Post 542: Phil Berggren of Swift Current, Saskatchewan

Sorry to say, one of my weggie friends, Phil Berggren, just died after many years battling Wegener’s granulomatosis/GPA. I’ve known him for five years, and made his acquaintance through Australian Andrew MacLean’s excellent support website, Wegener’s Granulomatosis Disease Support Forum, on which he was very active.

phil berggren

Phil was a survivor, with a strong will to live, a strong interest in knowing everything he could about this disease that just took his life. His body, in the end, was weakened by the disease, and even his strong will was unable to heal his lungs, his body.

He willingly shared his knowledge, often from hard-earned experience, with other weggies and members of their families, something that comes up in many of the comments posted on Facebook, where I learned he’d just died.

Knowledge is power when it comes to quieting the fears of a weggie. Or of helping a weggie to accept sometimes grim news about his or her prospects. I hope his knowledge helped him as much as his faith did when the end approached. He was a good person.

Phil, God bless, my prayers are for you, your family, your friend Alysia, and everyone who mourns your passing. We will miss you. You made a big impact in a too-short life, and inspired many people who needed a boost to the spirit when their doctors presented them more bad news about this disease we share with you.

I’ll return to posting things about my kitties tomorrow, but today is a day to honor the memory of Phil Berggren. His phone number’s on my cellphone, you know. Today, I wish I could call him in Heaven to say “Thanks!
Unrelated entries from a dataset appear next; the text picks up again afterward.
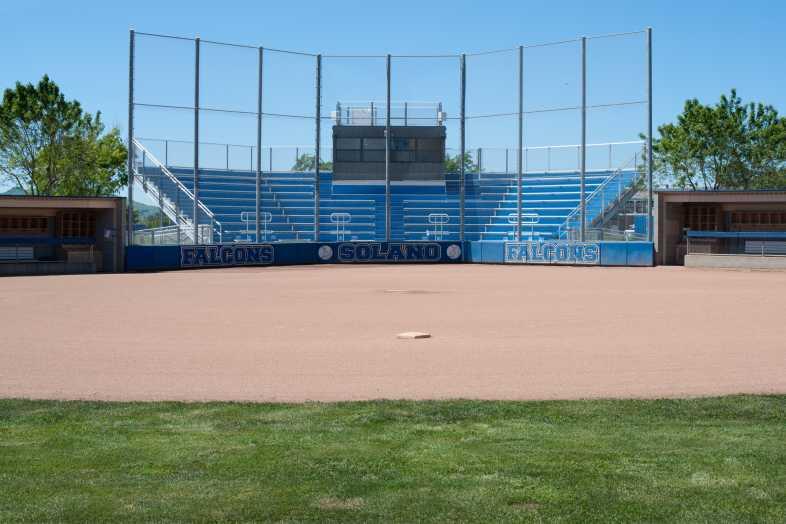 Solano Softball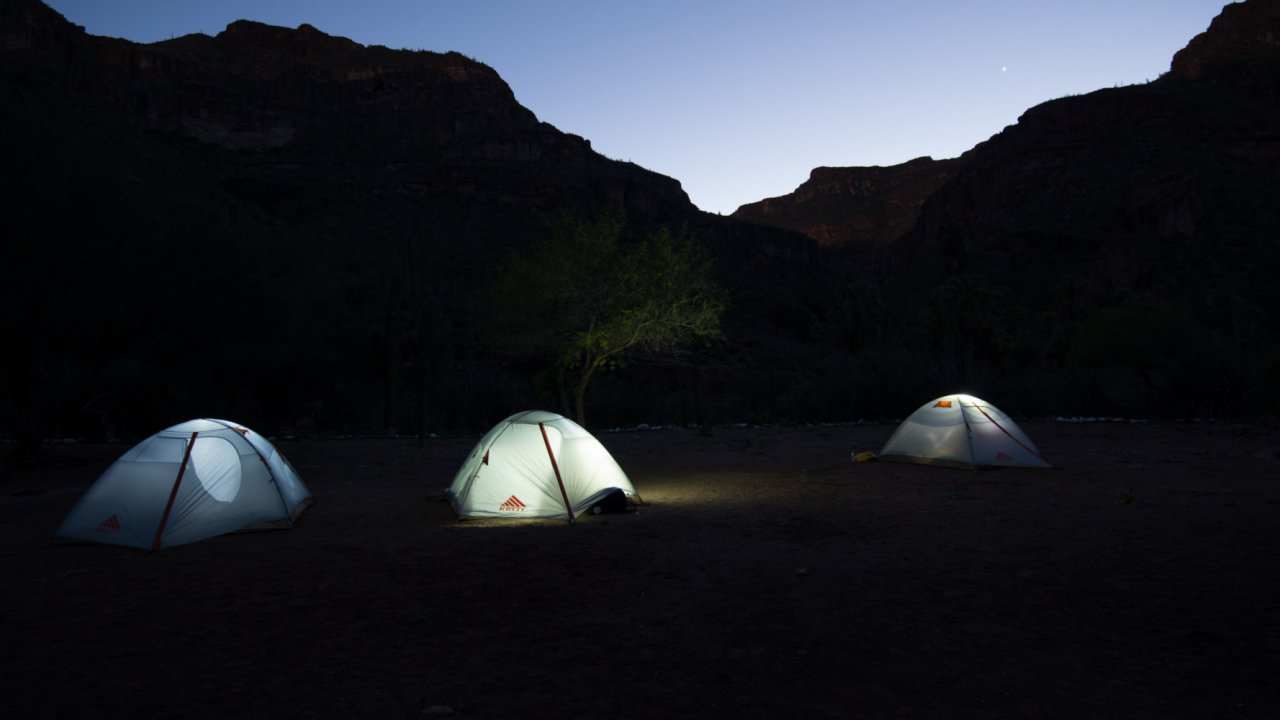 tents in baja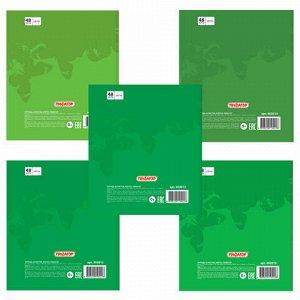 """Тетрадь А5, 48 л., ПИФАГОР, клетка, офсет №2 ЭКОНОМ, обложка картон, """"БАБОЧКИ"""", 403013"""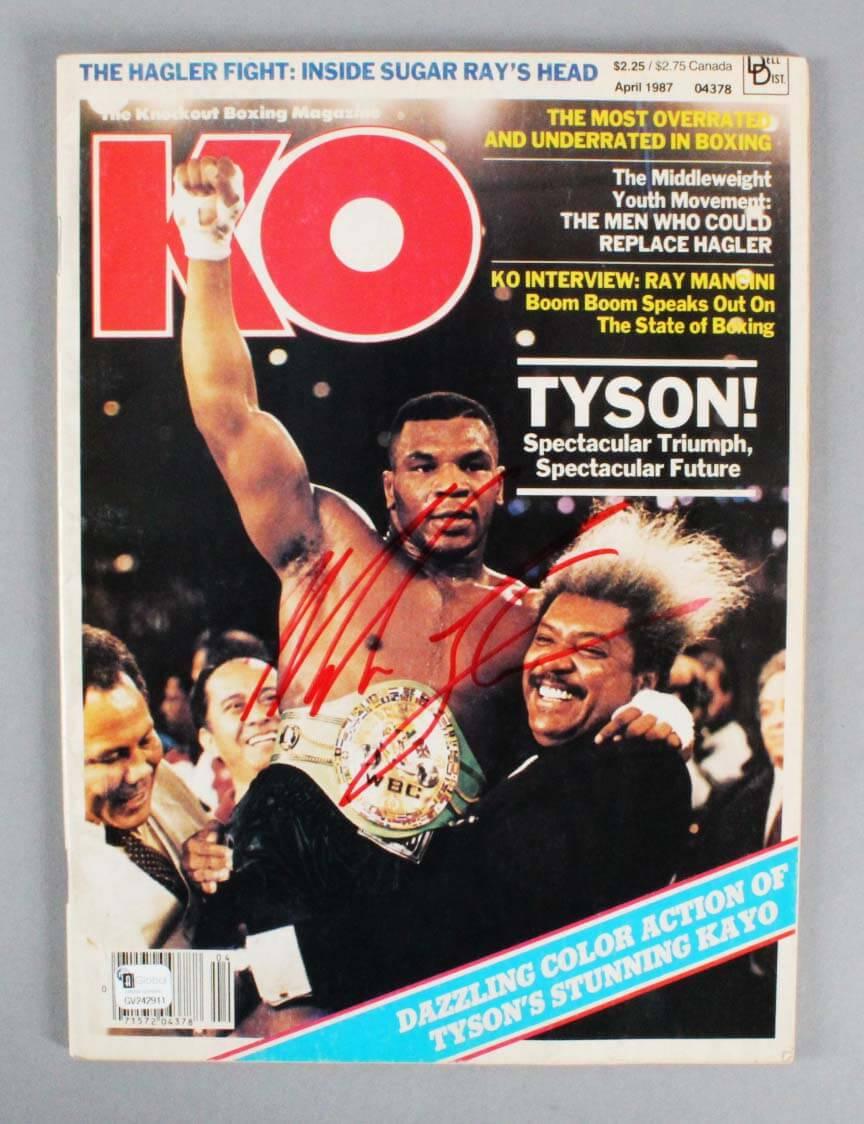 Mike Tyson Signed KO Magazine - JSA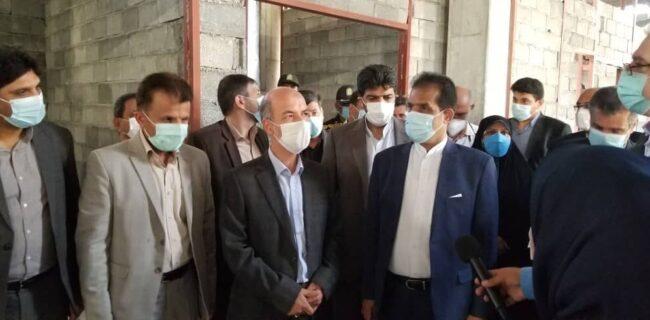 وزیر نیرو: پنج سد جدید در استان بوشهر بهرهبرداری میشود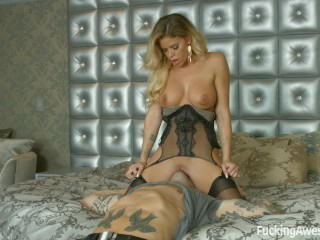 Avi samples creampie blowjobs brazzers - busty milf brittany andrews gets ass fucked by an astronau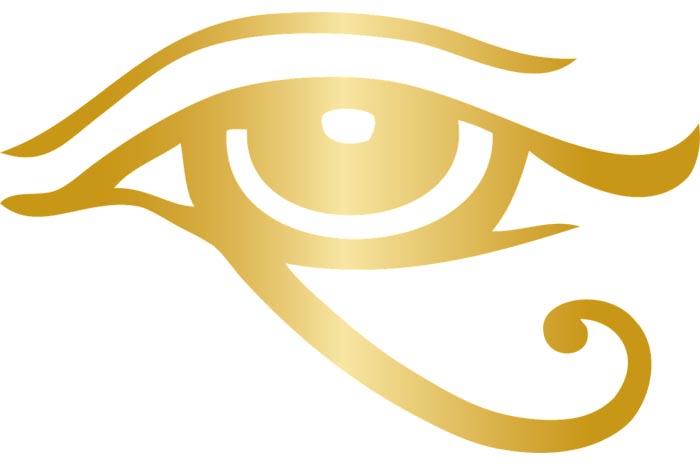 El ojo de horus: Significado real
You inspired me, you answered questions I had, and you made a difference in my life in ways I never told you.”

http://vasculitisfoundation.org/

Post 533: Spoon theory and chronic illness

As a weggie – one of those people fated to live with Wegener’s granulomatosis (AKA GPA) for the rest of my life – I’ve had well-meaning people try to offer strategies and advice on how to deal with chronic illness. Yesterday, I came across this item posted on Facebook by a fellow weggie, Anne Wellings.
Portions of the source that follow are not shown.